TEXTO:
● ● ● ●
Pedágio: Rolândia e Arapongas lançam o Tarifa Zero

A população de Presidente Castelo Branco afrouxou, mas a de Mandaguari se manteve firme contra a praça de pedágio que prejudica seus moradores e já está servindo de exemplo para cidades maiores. Está declarado em Rolândia e Arapongas o Movimento Tarifa Zero.

O objetivo é forçar a concessionária Viapar a conceder isenção na tarifa do pedágio para os moradores dos dois municípios.

A estratégia que começa com esse anúncio, será complementada por uma manifestação inicial, marcada para os próximos 15 dias.

É vergonhoso que prefeitos – onde estão as associações tipo Amusep? – deputados estaduais e federais se façam de cegos e surdos contra essa exploração que inclusive tolhe o direito de ir e vir das pessoas por estradas que elas pagaram e continuam pagando através de impostos.
● ● ● ●
ENUNCIADO DA TAREFA: Reescreva a notícia sobre o pedágio entre "A população de" e "dos dois municípios.", inclusive, trocando "moradores" por "habitantes".

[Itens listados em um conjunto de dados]
● ● ● ●
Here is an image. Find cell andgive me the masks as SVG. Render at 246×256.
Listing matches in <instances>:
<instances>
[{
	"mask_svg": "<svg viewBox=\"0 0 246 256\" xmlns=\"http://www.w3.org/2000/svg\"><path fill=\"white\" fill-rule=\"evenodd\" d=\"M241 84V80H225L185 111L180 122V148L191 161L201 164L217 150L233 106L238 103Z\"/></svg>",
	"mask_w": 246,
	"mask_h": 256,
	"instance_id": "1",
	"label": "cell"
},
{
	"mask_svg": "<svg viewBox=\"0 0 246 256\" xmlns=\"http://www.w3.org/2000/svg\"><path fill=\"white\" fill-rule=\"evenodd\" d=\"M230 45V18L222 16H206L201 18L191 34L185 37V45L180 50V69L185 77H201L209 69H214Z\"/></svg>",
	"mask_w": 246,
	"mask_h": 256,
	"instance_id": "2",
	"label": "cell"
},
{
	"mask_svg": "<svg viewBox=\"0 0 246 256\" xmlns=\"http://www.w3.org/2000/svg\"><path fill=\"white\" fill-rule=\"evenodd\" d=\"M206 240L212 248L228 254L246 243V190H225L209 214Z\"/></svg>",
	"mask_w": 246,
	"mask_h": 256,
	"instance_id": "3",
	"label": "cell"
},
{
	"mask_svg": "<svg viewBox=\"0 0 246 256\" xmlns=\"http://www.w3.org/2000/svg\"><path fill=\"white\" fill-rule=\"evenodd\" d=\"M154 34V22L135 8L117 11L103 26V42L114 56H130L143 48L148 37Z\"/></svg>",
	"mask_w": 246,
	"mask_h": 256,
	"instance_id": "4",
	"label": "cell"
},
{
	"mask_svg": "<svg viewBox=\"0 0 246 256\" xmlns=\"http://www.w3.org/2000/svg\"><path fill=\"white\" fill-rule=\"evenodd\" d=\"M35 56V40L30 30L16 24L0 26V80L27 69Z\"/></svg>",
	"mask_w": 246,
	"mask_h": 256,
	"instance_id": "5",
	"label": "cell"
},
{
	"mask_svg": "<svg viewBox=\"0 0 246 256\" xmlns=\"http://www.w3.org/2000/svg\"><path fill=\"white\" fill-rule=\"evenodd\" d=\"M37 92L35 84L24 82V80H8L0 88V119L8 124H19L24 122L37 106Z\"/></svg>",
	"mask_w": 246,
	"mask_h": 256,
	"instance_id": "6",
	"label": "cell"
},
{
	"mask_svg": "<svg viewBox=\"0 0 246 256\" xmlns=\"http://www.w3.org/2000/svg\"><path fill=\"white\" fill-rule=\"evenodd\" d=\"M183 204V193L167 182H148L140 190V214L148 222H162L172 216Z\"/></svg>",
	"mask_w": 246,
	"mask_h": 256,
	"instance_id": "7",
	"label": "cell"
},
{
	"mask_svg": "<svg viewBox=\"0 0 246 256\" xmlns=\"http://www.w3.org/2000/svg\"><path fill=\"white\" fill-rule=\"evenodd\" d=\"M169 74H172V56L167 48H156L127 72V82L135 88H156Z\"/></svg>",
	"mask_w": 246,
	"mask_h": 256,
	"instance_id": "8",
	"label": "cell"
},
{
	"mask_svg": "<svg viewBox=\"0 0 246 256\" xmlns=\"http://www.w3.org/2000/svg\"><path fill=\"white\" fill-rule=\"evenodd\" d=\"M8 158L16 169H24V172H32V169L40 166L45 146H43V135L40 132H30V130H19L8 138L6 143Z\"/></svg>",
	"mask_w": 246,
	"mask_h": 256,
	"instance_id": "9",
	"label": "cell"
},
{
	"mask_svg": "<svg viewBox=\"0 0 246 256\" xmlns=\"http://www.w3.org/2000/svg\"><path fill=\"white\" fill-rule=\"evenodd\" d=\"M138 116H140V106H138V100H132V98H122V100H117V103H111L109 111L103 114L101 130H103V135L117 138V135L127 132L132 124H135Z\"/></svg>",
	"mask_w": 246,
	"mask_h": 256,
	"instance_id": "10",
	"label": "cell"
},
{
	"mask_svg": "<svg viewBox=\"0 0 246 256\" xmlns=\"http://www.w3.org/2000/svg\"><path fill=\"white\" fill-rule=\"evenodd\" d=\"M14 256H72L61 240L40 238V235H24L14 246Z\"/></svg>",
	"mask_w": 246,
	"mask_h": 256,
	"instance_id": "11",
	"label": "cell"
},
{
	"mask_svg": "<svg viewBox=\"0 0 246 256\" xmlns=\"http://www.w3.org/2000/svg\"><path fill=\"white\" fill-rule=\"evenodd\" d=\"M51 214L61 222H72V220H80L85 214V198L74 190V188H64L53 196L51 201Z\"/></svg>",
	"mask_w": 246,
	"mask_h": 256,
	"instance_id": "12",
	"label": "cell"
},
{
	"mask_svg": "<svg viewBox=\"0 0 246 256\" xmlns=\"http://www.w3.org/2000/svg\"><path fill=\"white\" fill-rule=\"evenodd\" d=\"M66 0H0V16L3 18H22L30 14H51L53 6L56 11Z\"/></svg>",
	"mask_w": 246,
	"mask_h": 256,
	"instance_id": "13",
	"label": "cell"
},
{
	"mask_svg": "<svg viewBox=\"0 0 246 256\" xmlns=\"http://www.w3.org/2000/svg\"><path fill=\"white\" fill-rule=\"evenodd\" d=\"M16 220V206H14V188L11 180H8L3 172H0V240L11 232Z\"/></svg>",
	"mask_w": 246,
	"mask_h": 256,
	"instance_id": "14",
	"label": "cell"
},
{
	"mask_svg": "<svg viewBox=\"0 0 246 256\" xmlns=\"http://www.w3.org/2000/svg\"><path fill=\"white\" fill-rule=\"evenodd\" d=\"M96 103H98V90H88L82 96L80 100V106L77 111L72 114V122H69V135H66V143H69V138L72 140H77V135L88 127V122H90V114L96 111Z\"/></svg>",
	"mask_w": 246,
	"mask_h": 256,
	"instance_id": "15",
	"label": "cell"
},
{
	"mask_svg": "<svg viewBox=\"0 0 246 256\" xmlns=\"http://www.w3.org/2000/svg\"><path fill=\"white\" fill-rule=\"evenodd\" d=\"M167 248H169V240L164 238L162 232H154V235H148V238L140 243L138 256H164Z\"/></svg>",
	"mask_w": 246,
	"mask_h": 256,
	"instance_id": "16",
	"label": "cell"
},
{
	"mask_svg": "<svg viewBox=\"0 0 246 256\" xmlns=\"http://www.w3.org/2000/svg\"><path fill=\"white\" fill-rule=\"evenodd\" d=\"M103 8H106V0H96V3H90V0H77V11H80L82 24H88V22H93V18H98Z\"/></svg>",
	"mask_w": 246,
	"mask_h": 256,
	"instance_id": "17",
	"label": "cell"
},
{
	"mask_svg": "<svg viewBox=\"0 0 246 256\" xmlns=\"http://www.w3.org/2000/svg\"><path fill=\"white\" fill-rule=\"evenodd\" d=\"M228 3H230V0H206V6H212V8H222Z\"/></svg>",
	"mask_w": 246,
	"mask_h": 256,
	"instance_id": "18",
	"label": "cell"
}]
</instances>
● ● ● ●
RESULTADO DA TAREFA:
A população de Presidente Castelo Branco afrouxou, mas a de Mandaguari se manteve firme contra a praça de pedágio que prejudica seus habitantes e já está servindo de exemplo para cidades maiores. Está declarado em Rolândia e Arapongas o Movimento Tarifa Zero.

O objetivo é forçar a concessionária Viapar a conceder isenção na tarifa do pedágio para os habitantes dos dois municípios.